Feb 26, 2015

#TBT: Big L - Lifestylez ov da Poor & Dangerous

One of the most underrated things in life is rediscovering an old album that you loved back in the day but kind of forgot about.

This was the case when I was looking for an album for this throwback Thursday column.  Seeing as the 16th anniversary of his murder just passed, I decided to go with Big L’s debut album, Lifestylez ov da Poor & Dangerous.  For those of you unacquainted, Big L was a talented Harlem emcee whose lyrical stylings inspired an entire generation of punchline rappers.  He is also credited for essentially starting the “horrorcore” sub-genre with his brutal lyrics, although he wasn’t beholden to just that style.  At the time of his death in 1999 he was in the process of signing with Roc-A-Fella Records.  A number of posthumous albums of varying quality have been released but his 1995 debut remains one of the most slept-on albums in the history of hip hop.  
Laced with beats from Buckwild, Lord Finesse, Showbiz, and Craig Boogie, Big L constructs an album that serves as a time capsule of sorts to 1995 and almost a blueprint for how to make a balanced album.  L had a plethora of jazzy beats on which to showcase his lyrical dexterity. 
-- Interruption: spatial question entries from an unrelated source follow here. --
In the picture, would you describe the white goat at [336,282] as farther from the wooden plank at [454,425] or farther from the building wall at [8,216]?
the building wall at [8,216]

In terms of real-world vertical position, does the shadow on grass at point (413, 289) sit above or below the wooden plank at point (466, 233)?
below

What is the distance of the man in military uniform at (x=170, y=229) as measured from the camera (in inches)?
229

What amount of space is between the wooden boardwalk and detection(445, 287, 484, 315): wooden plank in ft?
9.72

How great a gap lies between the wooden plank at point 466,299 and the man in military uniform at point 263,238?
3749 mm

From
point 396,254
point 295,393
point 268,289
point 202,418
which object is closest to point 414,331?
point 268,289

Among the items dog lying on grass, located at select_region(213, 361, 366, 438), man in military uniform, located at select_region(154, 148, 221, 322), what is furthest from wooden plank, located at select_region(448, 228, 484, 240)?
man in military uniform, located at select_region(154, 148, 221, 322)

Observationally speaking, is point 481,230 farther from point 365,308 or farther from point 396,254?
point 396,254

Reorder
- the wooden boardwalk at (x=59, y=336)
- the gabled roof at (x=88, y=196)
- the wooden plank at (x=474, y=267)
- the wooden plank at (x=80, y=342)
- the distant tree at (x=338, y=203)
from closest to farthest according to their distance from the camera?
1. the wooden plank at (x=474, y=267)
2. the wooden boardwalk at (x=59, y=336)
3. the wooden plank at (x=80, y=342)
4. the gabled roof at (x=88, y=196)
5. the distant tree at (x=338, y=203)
He starts off with a couple of braggadocios/radio-friendly songs in Put It On with Kid Capri on the hook and next raps over a very familiar DeBarge sample on MVP.  Throughout the rest of the album, you get your posse cuts (8 Iz Enuff and Da Graveyard feature a “before they were stars” Cam’ron and Jay-Z respectively), socially conscious songs (Street Struck talks about avoiding the trappings of the hood while Fed Up wit the Bullshit speaks on police brutality and racism.)  The tracks All Black and Danger Zone stand out as the most gritty and dark tracks on the album, the likes of which haven’t been seen since.

I don’t feel like this album is dated or aged poorly as far as the music goes.  This album isn't for everybody though, to be honest.  On a few of his tracks, L uses his gift for wordplay to craft some of the most brutal lyrics out.  Murder is a frequent topic, to say the least.  In a more socially conscious era, I recognize that some of the content is blatantly violent, misogynistic, and homophobic.   While this won’t sit well for many people, I’m also wise enough to understand that well, that’s kind of the point.  The lyrics are meant to be outrageous and shocking.  If you can see past this, you're left with an album of 90’s era beats with some of the most clever wordplay ever put on wax.  And since Big L didn’t have a Tupac-sized trove of unreleased material, this is essentially his masterpiece since his career and life were both tragically cut short.  L set the table for mixtape rappers who became punchline-obsessed and horrorcore emcees that tried to come up with the most outlandish and demented shit that they could think of.  But no one ever replicated the layers and diversity of Lifestylez ov da Poor & Dangerous.  Big L was only scratching the surface.  May he rest in peace.